■ The problem ■
Each entry below is to be printed verbatim.

■ Data section ■
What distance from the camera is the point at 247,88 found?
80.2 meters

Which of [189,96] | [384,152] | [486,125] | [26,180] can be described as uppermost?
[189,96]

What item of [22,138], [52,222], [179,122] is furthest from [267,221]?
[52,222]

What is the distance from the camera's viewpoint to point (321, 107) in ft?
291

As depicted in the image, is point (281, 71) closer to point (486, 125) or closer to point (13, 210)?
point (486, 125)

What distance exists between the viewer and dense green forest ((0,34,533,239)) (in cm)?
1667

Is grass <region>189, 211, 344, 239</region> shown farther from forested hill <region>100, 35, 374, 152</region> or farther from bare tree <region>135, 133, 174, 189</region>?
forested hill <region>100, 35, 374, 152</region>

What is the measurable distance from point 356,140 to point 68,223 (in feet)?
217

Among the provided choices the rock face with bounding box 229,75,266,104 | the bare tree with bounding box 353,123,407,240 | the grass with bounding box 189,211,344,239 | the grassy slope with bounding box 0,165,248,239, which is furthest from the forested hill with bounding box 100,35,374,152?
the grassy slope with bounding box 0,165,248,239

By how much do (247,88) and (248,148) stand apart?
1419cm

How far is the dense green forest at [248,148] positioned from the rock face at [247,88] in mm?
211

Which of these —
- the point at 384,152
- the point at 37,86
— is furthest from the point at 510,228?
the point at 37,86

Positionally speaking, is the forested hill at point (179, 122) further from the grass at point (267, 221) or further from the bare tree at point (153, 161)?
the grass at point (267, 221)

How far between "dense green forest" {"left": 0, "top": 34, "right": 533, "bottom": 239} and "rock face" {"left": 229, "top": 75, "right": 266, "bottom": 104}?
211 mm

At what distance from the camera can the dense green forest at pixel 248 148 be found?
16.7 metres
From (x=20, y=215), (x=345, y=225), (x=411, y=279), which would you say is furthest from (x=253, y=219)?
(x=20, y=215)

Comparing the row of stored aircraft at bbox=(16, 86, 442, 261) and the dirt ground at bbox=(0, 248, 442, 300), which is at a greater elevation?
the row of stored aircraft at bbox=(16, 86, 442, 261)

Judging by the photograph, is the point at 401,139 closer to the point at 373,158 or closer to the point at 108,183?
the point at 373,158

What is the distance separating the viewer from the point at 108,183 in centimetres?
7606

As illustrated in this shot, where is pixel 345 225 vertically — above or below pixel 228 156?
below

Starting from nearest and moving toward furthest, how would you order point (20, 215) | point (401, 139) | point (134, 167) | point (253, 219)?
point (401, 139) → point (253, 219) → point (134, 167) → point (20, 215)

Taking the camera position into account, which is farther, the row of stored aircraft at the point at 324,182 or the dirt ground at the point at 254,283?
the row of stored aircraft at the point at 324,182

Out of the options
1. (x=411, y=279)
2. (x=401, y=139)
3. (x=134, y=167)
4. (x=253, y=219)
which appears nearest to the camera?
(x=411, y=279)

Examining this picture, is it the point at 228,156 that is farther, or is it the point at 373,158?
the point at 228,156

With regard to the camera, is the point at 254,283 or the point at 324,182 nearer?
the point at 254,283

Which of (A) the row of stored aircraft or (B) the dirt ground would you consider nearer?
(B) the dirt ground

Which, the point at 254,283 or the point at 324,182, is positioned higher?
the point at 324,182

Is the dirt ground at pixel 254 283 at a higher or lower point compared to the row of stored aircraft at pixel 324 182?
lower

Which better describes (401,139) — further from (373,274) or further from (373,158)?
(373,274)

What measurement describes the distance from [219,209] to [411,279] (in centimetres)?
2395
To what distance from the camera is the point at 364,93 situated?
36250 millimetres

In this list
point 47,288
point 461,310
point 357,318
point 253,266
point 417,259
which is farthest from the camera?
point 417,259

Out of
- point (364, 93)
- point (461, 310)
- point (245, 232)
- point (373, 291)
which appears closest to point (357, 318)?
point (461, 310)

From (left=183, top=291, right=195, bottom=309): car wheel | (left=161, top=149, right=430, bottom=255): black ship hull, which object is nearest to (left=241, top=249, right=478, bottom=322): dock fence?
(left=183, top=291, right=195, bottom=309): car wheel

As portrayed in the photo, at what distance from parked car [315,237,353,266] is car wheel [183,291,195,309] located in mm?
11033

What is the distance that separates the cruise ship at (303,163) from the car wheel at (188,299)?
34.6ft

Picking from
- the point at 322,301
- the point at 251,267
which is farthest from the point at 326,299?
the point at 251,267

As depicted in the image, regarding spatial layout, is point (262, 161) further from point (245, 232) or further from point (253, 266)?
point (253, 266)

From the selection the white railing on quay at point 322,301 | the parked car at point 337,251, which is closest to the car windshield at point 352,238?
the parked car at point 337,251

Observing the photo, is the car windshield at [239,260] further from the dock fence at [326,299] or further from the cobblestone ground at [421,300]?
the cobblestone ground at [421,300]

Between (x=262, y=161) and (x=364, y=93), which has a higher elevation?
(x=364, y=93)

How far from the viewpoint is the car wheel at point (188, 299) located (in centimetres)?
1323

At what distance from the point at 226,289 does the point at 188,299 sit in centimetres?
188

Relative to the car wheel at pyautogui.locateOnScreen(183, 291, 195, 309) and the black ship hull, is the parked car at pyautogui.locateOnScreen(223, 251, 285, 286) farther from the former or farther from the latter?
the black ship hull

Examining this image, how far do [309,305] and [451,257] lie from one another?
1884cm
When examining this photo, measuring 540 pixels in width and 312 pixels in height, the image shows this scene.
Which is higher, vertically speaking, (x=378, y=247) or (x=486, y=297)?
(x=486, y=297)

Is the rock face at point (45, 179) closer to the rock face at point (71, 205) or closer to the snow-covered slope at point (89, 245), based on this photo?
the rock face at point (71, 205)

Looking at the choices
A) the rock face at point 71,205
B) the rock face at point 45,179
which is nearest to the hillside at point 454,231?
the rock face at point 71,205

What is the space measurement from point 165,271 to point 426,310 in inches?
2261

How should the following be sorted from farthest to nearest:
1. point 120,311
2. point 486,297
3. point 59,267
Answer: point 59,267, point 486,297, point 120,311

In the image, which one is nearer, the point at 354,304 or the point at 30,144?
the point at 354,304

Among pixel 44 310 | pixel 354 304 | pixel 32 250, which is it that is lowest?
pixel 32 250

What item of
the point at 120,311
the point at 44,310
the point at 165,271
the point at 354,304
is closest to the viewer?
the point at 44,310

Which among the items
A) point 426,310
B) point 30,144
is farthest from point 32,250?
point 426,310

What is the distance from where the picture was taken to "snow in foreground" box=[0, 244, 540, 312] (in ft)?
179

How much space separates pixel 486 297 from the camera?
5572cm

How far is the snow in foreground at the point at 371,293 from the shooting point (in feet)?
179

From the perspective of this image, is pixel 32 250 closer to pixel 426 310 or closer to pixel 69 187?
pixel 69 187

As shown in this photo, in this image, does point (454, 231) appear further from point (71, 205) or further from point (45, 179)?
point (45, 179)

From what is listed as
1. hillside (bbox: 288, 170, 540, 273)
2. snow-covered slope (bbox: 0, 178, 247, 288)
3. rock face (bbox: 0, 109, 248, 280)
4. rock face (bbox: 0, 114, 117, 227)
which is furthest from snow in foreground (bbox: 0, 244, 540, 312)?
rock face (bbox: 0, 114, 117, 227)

■ Problem solution ■
What distance from the camera is the point at 247,88 found?
80.2 meters

Which of [189,96] | [384,152] | [486,125] | [26,180] can be described as uppermost?
[189,96]

What item of [22,138], [52,222], [179,122] is furthest from [267,221]?
[52,222]

What is the distance from the camera's viewpoint to point (321, 107) in ft?
291

As depicted in the image, is point (281, 71) closer to point (486, 125) or closer to point (13, 210)?
point (486, 125)

What distance exists between the viewer and dense green forest ((0,34,533,239)) (in cm)?
1667

Is grass <region>189, 211, 344, 239</region> shown farther from forested hill <region>100, 35, 374, 152</region> or farther from bare tree <region>135, 133, 174, 189</region>?
forested hill <region>100, 35, 374, 152</region>

What is the measurable distance from point 356,140 to point 68,223 (in feet)?
217

Among the provided choices the rock face with bounding box 229,75,266,104 | the bare tree with bounding box 353,123,407,240 | the grass with bounding box 189,211,344,239 | the grassy slope with bounding box 0,165,248,239, which is furthest from the forested hill with bounding box 100,35,374,152?
the grassy slope with bounding box 0,165,248,239

By how much do (247,88) and (248,148) stand apart?
1419cm

How far is the dense green forest at [248,148] positioned from the rock face at [247,88] in mm?
211

Which of these —
- the point at 384,152
- the point at 37,86
— is furthest from the point at 510,228?
the point at 37,86

Positionally speaking, is the forested hill at point (179, 122) further from the grass at point (267, 221) or further from the bare tree at point (153, 161)?
the grass at point (267, 221)

How far between "dense green forest" {"left": 0, "top": 34, "right": 533, "bottom": 239} and "rock face" {"left": 229, "top": 75, "right": 266, "bottom": 104}?
211 mm

At what distance from the camera can the dense green forest at pixel 248 148 be found?
16.7 metres
From (x=20, y=215), (x=345, y=225), (x=411, y=279), which would you say is furthest from (x=253, y=219)?
(x=20, y=215)

Comparing the row of stored aircraft at bbox=(16, 86, 442, 261) and the dirt ground at bbox=(0, 248, 442, 300), which is at a greater elevation?
the row of stored aircraft at bbox=(16, 86, 442, 261)

Judging by the photograph, is the point at 401,139 closer to the point at 373,158 or closer to the point at 108,183?
the point at 373,158

What is the distance separating the viewer from the point at 108,183 in centimetres?
7606

As illustrated in this shot, where is pixel 345 225 vertically — above or below pixel 228 156?
below

Starting from nearest and moving toward furthest, how would you order point (20, 215) | point (401, 139) | point (134, 167) | point (253, 219)?
point (401, 139) → point (253, 219) → point (134, 167) → point (20, 215)

Taking the camera position into account, which is farther, the row of stored aircraft at the point at 324,182 or the dirt ground at the point at 254,283?
the row of stored aircraft at the point at 324,182

Out of the options
1. (x=411, y=279)
2. (x=401, y=139)
3. (x=134, y=167)
4. (x=253, y=219)
which appears nearest to the camera?
(x=411, y=279)

Examining this picture, is it the point at 228,156 that is farther, or is it the point at 373,158?
the point at 228,156

With regard to the camera, is the point at 254,283 or the point at 324,182 nearer?
the point at 254,283

Which of (A) the row of stored aircraft or (B) the dirt ground would you consider nearer?
(B) the dirt ground

Which, the point at 254,283 or the point at 324,182, is positioned higher?
the point at 324,182

Is the dirt ground at pixel 254 283 at a higher or lower point compared to the row of stored aircraft at pixel 324 182?
lower

Which better describes (401,139) — further from (373,274) or further from (373,158)?
(373,274)

What measurement describes the distance from [219,209] to [411,279] (in centimetres)?
2395
To what distance from the camera is the point at 364,93 situated?
36250 millimetres

In this list
point 47,288
point 461,310
point 357,318
point 253,266
point 417,259
which is farthest from the camera?
point 417,259

Out of
- point (364, 93)
- point (461, 310)
- point (245, 232)
- point (373, 291)
which appears closest to point (357, 318)?
point (461, 310)

From (left=183, top=291, right=195, bottom=309): car wheel | (left=161, top=149, right=430, bottom=255): black ship hull, which object is nearest to (left=241, top=249, right=478, bottom=322): dock fence?
(left=183, top=291, right=195, bottom=309): car wheel

As portrayed in the photo, at what distance from parked car [315,237,353,266] is car wheel [183,291,195,309] located in mm?
11033

What is the distance that separates the cruise ship at (303,163) from the car wheel at (188,299)?
34.6ft

Picking from
- the point at 322,301
- the point at 251,267
which is farthest from the point at 326,299?
the point at 251,267

As depicted in the image, regarding spatial layout, is point (262, 161) further from point (245, 232) or further from point (253, 266)?
point (253, 266)

From the selection the white railing on quay at point 322,301 | the parked car at point 337,251, which is closest to the car windshield at point 352,238?
the parked car at point 337,251

Observing the photo, is the car windshield at [239,260] further from the dock fence at [326,299] or further from the cobblestone ground at [421,300]?
the cobblestone ground at [421,300]

Between (x=262, y=161) and (x=364, y=93), which has a higher elevation?
(x=364, y=93)

How far from the viewpoint is the car wheel at point (188, 299) located (in centimetres)?
1323

At what distance from the point at 226,289 does the point at 188,299 sit in centimetres?
188

Relative to the car wheel at pyautogui.locateOnScreen(183, 291, 195, 309) and the black ship hull, is the parked car at pyautogui.locateOnScreen(223, 251, 285, 286) farther from the former or farther from the latter?
the black ship hull

Examining this image, how far do [309,305] and [451,257] lie from one another?
1884cm
When examining this photo, measuring 540 pixels in width and 312 pixels in height, the image shows this scene.
Which is higher, vertically speaking, (x=378, y=247) or (x=486, y=297)?
(x=486, y=297)

Is the rock face at point (45, 179) closer to the rock face at point (71, 205) or closer to the snow-covered slope at point (89, 245), based on this photo?
the rock face at point (71, 205)

Looking at the choices
A) the rock face at point 71,205
B) the rock face at point 45,179
which is nearest to the hillside at point 454,231?
the rock face at point 71,205

What is the space measurement from point 165,271 to point 426,310 in inches?
2261

How should the following be sorted from farthest to nearest:
1. point 120,311
2. point 486,297
3. point 59,267
Answer: point 59,267, point 486,297, point 120,311

In the image, which one is nearer, the point at 354,304 or the point at 30,144?
the point at 354,304

Among pixel 44 310 | pixel 354 304 | pixel 32 250, which is it that is lowest?
pixel 32 250

What item of
the point at 120,311
the point at 44,310
the point at 165,271
the point at 354,304
is closest to the viewer?
the point at 44,310

Which among the items
A) point 426,310
B) point 30,144
is farthest from point 32,250?
point 426,310

What is the distance from where the picture was taken to "snow in foreground" box=[0, 244, 540, 312] (in ft)?
179

How much space separates pixel 486 297 from the camera?
5572cm

How far is the snow in foreground at the point at 371,293 from the shooting point (in feet)?
179

From the perspective of this image, is pixel 32 250 closer to pixel 426 310 or closer to pixel 69 187?
pixel 69 187

As shown in this photo, in this image, does point (454, 231) appear further from point (71, 205) or further from point (45, 179)?
point (45, 179)

From what is listed as
1. hillside (bbox: 288, 170, 540, 273)
2. snow-covered slope (bbox: 0, 178, 247, 288)
3. rock face (bbox: 0, 109, 248, 280)
4. rock face (bbox: 0, 114, 117, 227)
which is furthest from snow in foreground (bbox: 0, 244, 540, 312)?
rock face (bbox: 0, 114, 117, 227)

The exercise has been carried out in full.